The data:
****************************************

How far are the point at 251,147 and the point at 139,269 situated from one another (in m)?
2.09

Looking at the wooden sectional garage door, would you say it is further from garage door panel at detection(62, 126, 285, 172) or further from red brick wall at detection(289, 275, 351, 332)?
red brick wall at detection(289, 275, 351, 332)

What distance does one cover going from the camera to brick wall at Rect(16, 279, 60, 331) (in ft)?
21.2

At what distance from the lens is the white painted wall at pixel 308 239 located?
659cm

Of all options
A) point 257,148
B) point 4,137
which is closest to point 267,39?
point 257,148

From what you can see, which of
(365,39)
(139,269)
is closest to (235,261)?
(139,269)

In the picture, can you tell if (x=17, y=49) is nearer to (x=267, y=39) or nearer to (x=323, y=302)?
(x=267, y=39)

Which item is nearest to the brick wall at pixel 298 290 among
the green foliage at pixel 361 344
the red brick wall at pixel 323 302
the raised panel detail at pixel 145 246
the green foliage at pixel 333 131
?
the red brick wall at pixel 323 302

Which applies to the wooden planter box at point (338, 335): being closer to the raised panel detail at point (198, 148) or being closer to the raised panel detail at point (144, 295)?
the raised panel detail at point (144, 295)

****************************************

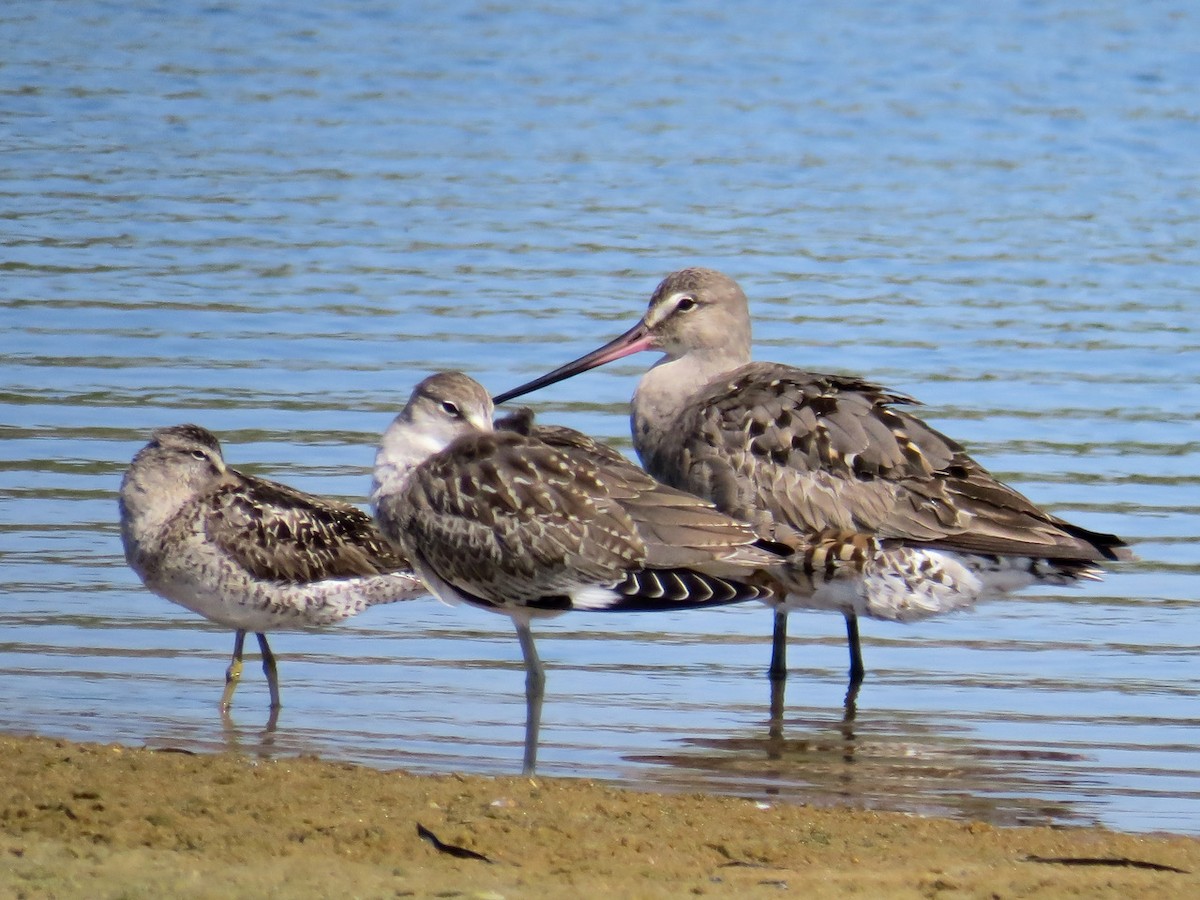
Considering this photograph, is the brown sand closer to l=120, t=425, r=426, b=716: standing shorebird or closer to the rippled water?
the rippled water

****************************************

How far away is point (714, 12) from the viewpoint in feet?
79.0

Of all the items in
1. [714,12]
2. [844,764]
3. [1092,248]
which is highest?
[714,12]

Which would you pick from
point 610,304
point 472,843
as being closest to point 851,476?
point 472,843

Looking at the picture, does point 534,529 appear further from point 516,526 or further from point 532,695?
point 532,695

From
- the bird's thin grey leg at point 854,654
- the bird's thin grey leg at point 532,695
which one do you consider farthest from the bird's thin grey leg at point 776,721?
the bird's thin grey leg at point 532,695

****************************************

Problem requirements:
State how many lines of the data above contain the word "raised". Give only the number.

Written reply:
3